Problem details: Locate the line that contains "2831 N Seacrest". Retype it and every line after it to the end of the records, exactly, but not the pictures.

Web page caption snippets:
■ ■ ■ ■ ■ ■ ■

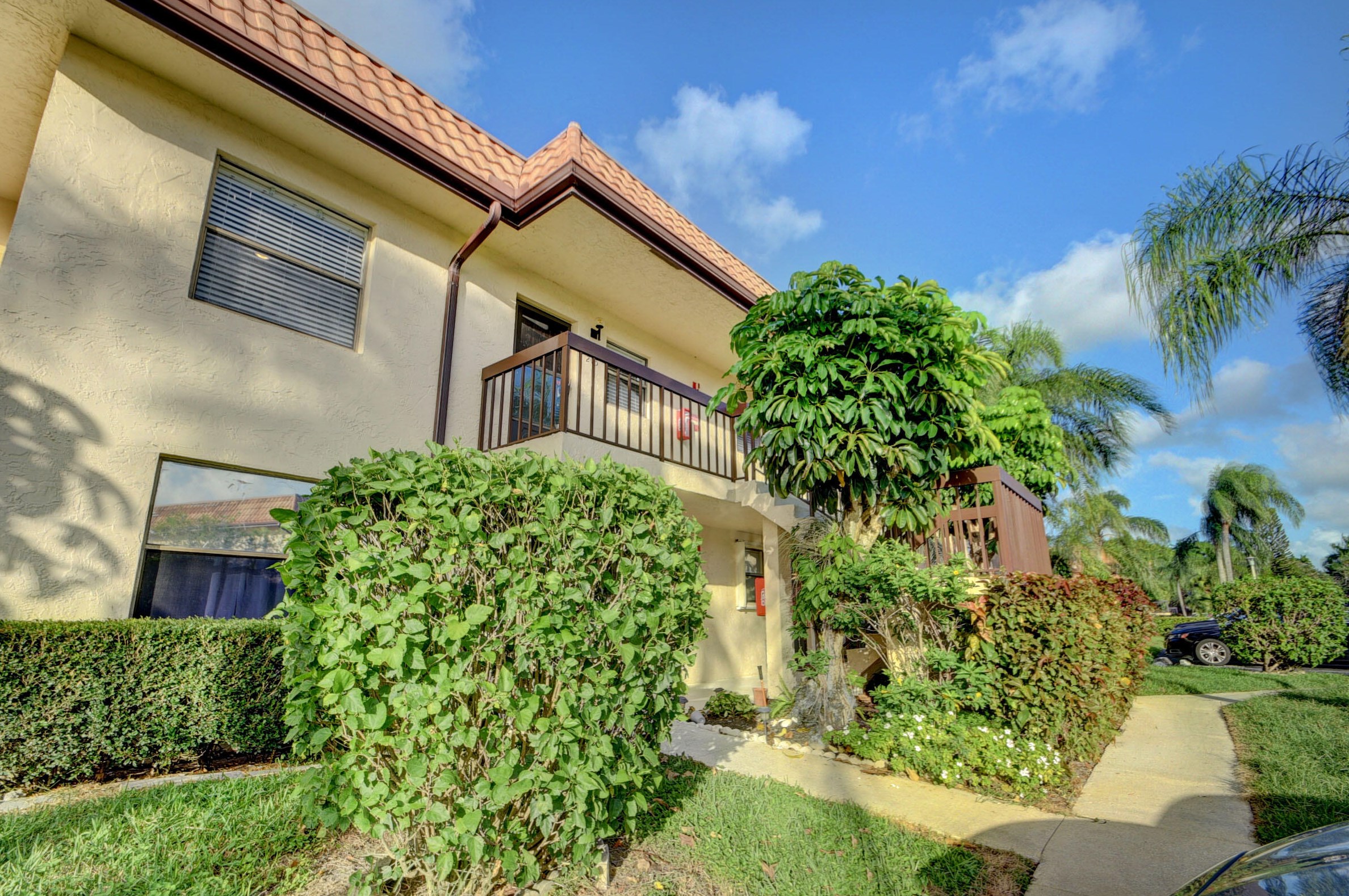 7149 Golf Colony Ct, Lake Worth, FL 33467-3985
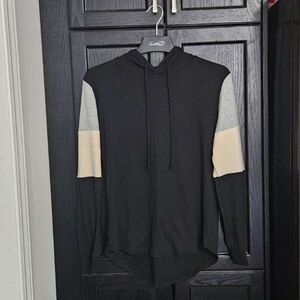 Soft & Lightweight Thin Hooded Top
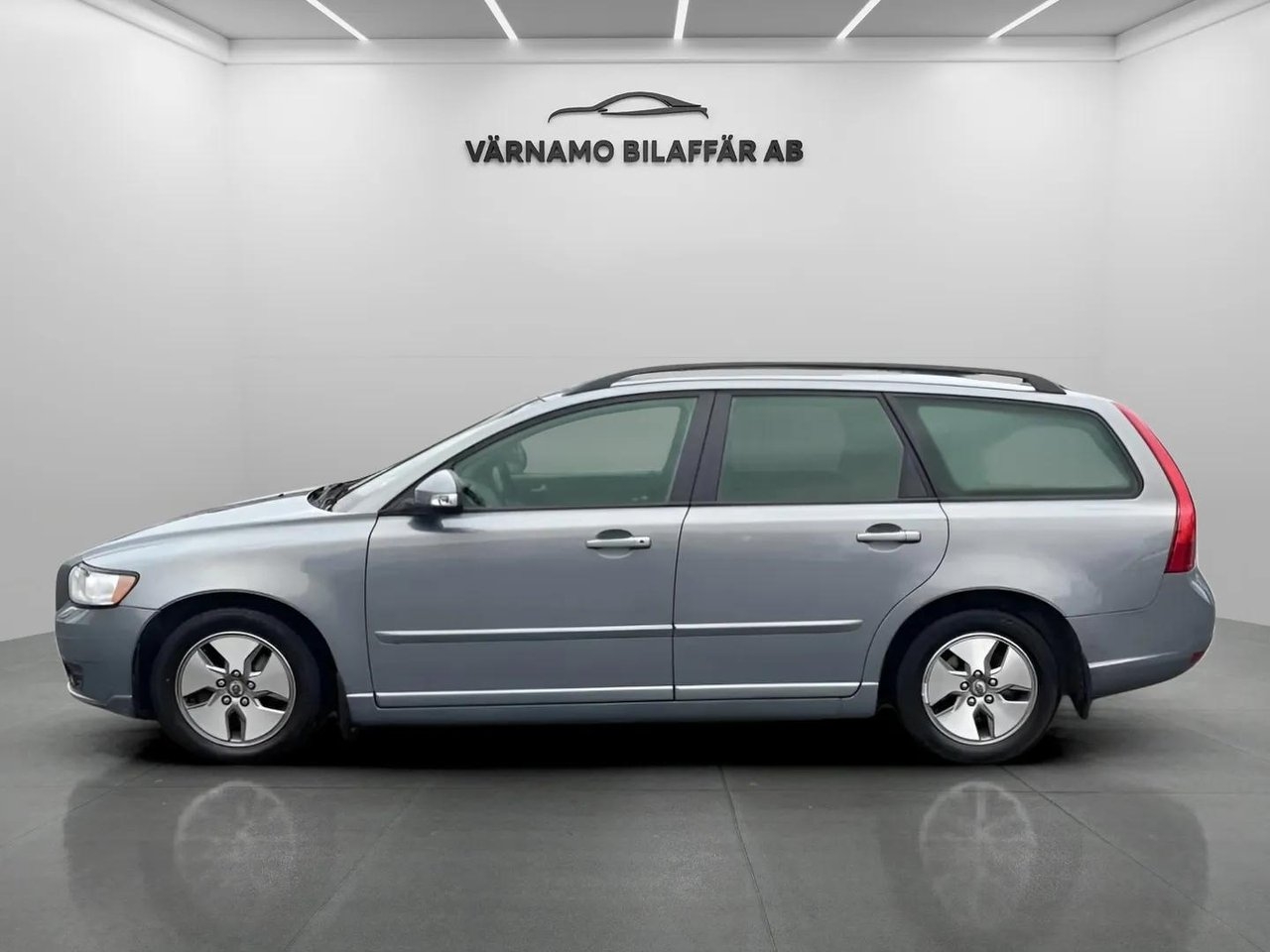 Volvo V50 2011, kuva 2/10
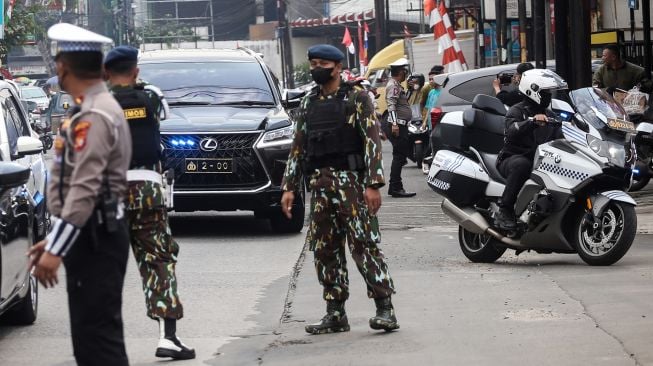 Kendaraan Wakapolri dan rombongan timsus memasuki kawasan Mako Brimob, Kelapa Dua, Depok, Jawa Barat, Jumat (12/8/2022).  ANTARA FOTO/Asprilla Dwi Adha
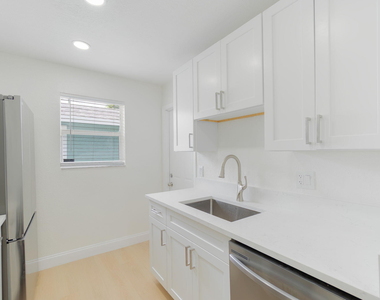 2831 N Seacrest Boulevard - Photo Thumbnail 9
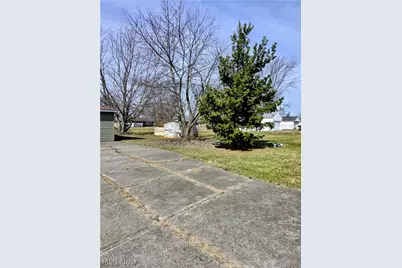 2606 Oberlin Avenue, Lorain, OH 44052 - Photo 14
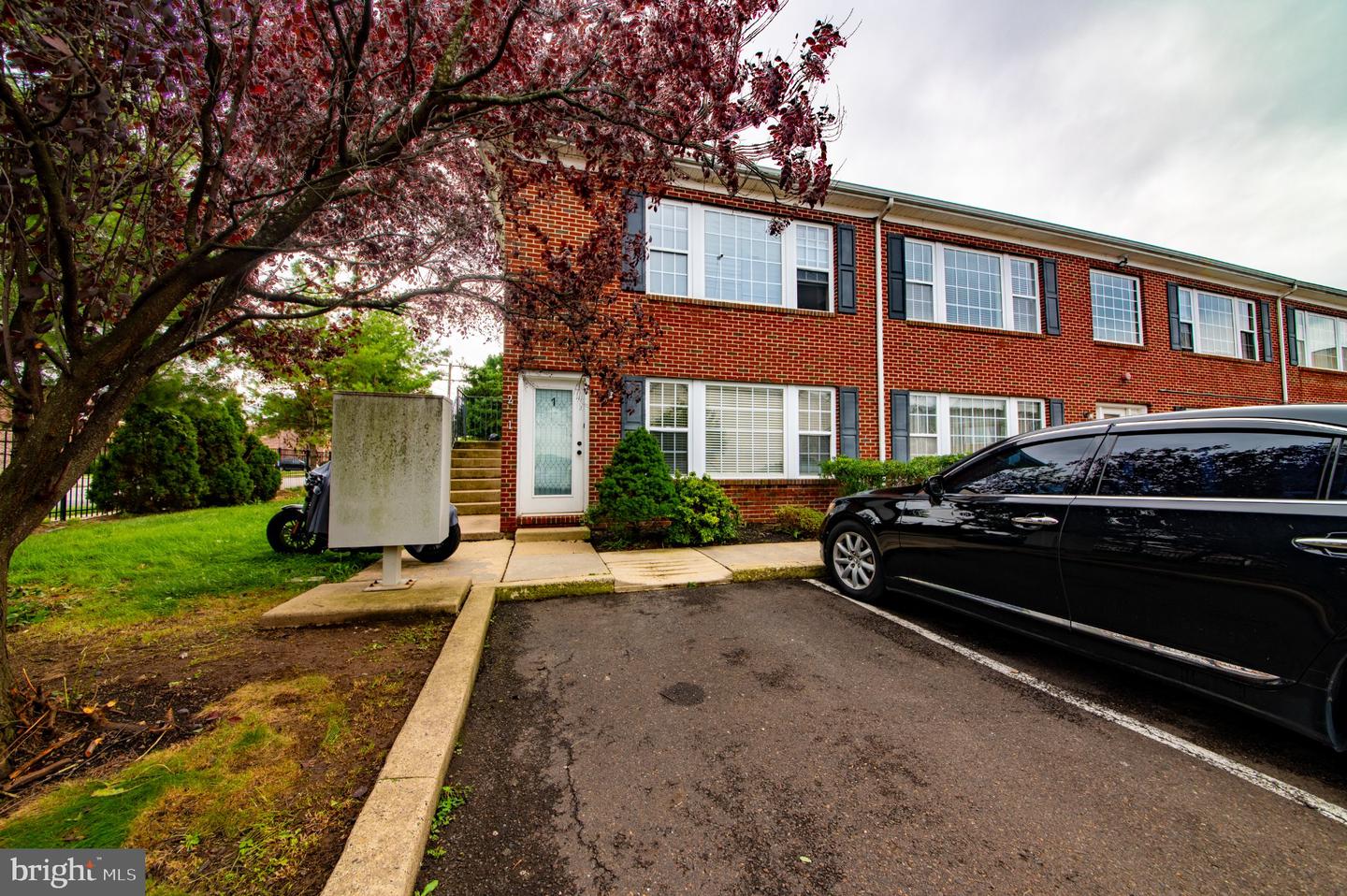9228-38 BLUE GRASS RD #2 Property Photo 1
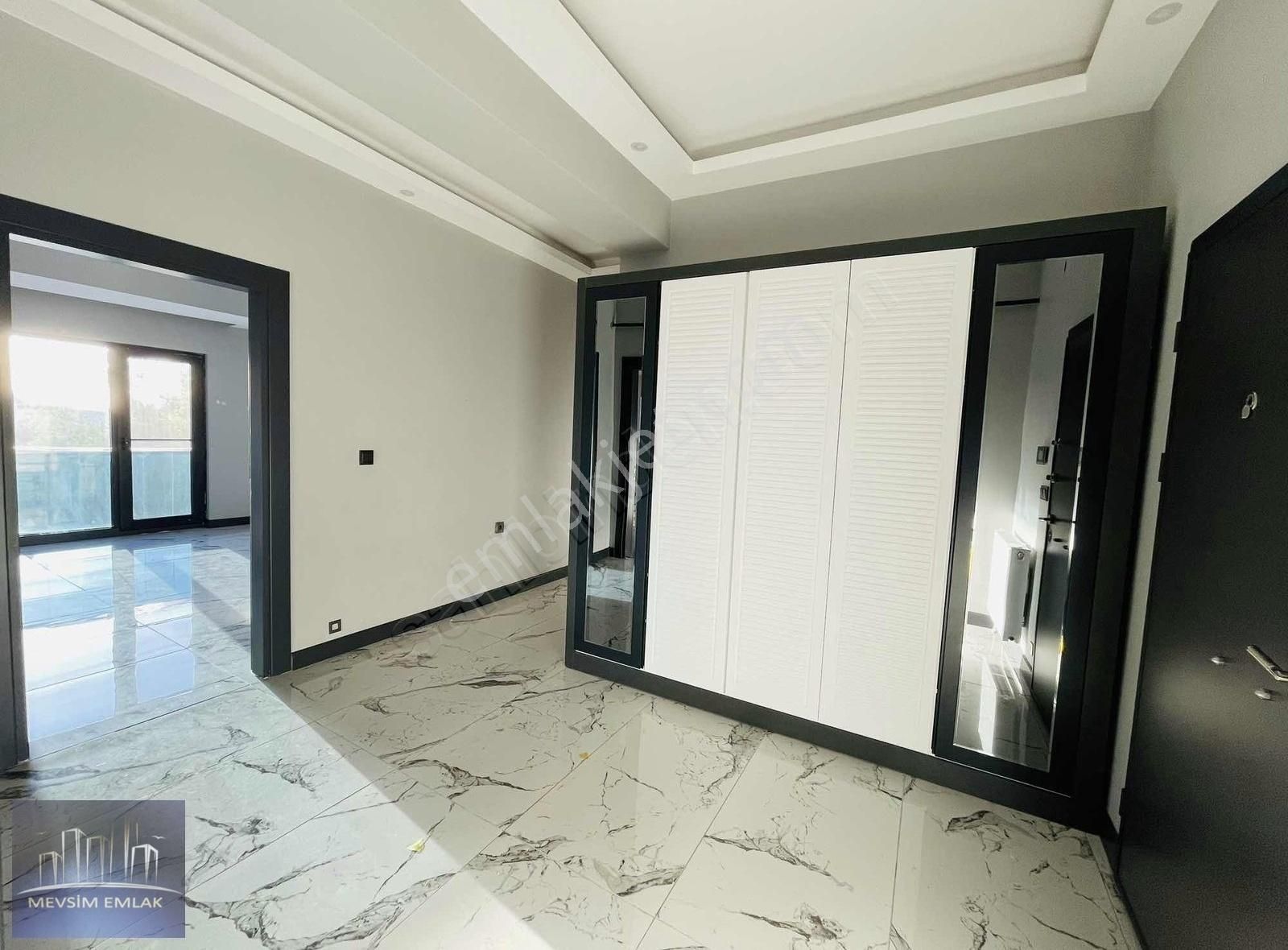 Van İpekyolu Gölbaşında Memura Kiralık 4+1 Eşyasız Daire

■ ■ ■ ■ ■ ■ ■

Answer section:
 2831 N Seacrest Boulevard - Photo Thumbnail 9
 2606 Oberlin Avenue, Lorain, OH 44052 - Photo 14
9228-38 BLUE GRASS RD #2 Property Photo 1
 Van İpekyolu Gölbaşında Memura Kiralık 4+1 Eşyasız Daire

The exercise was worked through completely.